▸ **Study text**

******************************

Thus, there is no reason for both Maariv and Kiddush to be said after tzeit ha’kochavim – one of the two suffices to consecrate Shavuot at the proper time.[ii]
In fact, one could argue that one should specifically not wait until tzeit ha’kochavim to daven Maariv (see Siddur R’ Yaakov Emden, Shavuot). Since it is important to study Torah on the night of Shavuot (whether or not one does so all night long), delaying Maariv will necessarily delay the meal and allow for less time for continuous learning.
Some authorities go even further and oppose delaying Kiddush until nightfall, arguing that reciting Kiddush after sunset is sufficient even if one assumes that the word “temimot” precludes the recitation of Kiddush as early as plag (Yosef Ometz 850, Responsa Melamed LeHo’il 1:108).
Some poskim recognize that there is probably no halachic imperative to daven Maariv after nightfall on Shavuot, but nonetheless advise doing so (see Piskei Teshuvot, 494 n. 2). When davening Maariv early, one is required to repeat Shema after tzeit ha’kochavim. For this purpose, people often rely on the Shema recited just before bed. But since many people stay up all Shavuot night and do not recite the bedtime Shema, they might forget to recite Shema at its proper time. By davening Maariv after tzeit ha’kochavim, one is ensured of properly fulfilling the mitzvah of Shema on Shavuot night.
In my shul, we follow the old minhag and daven Maariv immediately following Minchah on the first night of Shavuot (as on the first night of any Yom Tov, unless it falls on Saturday night). By the time people return home and are ready to begin the meal, it is generally past nightfall and they can repeat Shema and make Kiddush immediately.
On the upcoming Shavuot, however, many of us will be davening at home due to the coronavirus crisis. In such a circumstance, it is preferable (although, of course, not strictly required) to follow the chumra of the Taz and daven Maariv after nightfall.[iii] Since long walks home from shul are not a factor this year, davening Maariv after dark will only delay the meal by a few minutes, which won’t be much of an imposition.

******************************

▸ **Exercise tasks**
A - Reproduce verbatim the part of the passage on Shavuot night prayers from "Some poskim recognize" up to and including "on Shavuot night.".
B - Extend the passage on when to daven Maariv on Shavuot night, beginning right after its final sentence.
The material that comes next is separate from the passage on Shavuot night prayers.

▸ **Dataset entries**
******************************

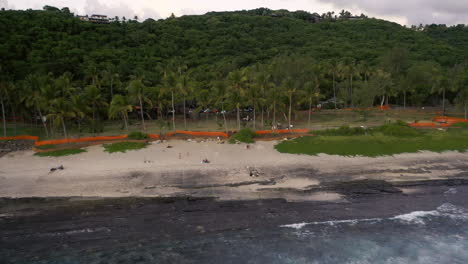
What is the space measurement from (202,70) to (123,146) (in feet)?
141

******************************

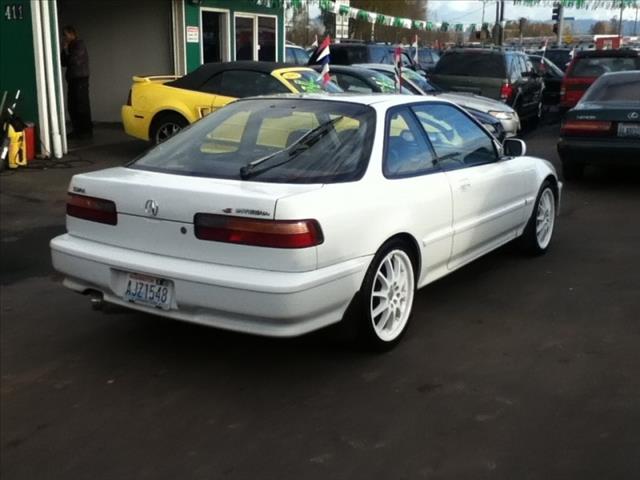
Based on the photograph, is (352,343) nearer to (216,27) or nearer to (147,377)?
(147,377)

******************************

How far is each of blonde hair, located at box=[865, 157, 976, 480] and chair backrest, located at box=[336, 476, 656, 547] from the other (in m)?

******************************

▸ **Answers by item**
A -
Some poskim recognize that there is probably no halachic imperative to daven Maariv after nightfall on Shavuot, but nonetheless advise doing so (see Piskei Teshuvot, 494 n. 2). When davening Maariv early, one is required to repeat Shema after tzeit ha’kochavim. For this purpose, people often rely on the Shema recited just before bed. But since many people stay up all Shavuot night and do not recite the bedtime Shema, they might forget to recite Shema at its proper time. By davening Maariv after tzeit ha’kochavim, one is ensured of properly fulfilling the mitzvah of Shema on Shavuot night.

B -
It must be emphasized, though, that since the custom to wait until nightfall is post-Talmudic, there is room to be lenient in extenuating circumstances. Those who are ill or find it exceedingly difficult to eat late should seek rabbinical guidance regarding the proper time to daven and say Kiddush.
[i] The Netziv writes similarly (Meishiv Davar, Orach Chayim 18). The Torah states that Shavuot should be sanctified “b’etzem hayom hazeh – on this very day” (Leviticus 23:21). The Netziv maintains that this phraseology teaches us that on Shavuot, in contrast to Shabbat and other festivals, one must wait until the actual calendar day of the holiday before officially declaring its holiness via Kiddush. The Netziv’s approach is highly original and, like the derashah regarding “temimot,” appears nowhere in Chazal.
[ii] It seems that Rabbi Karp’s logic would also sanction reciting Kiddush early, eating the meal, and subsequently fulfilling the precept of consecrating Shavuot at the proper time by davening Maariv after nightfall.
[iii] In addition, of course, there are general halachic advantages to davening after nightfall.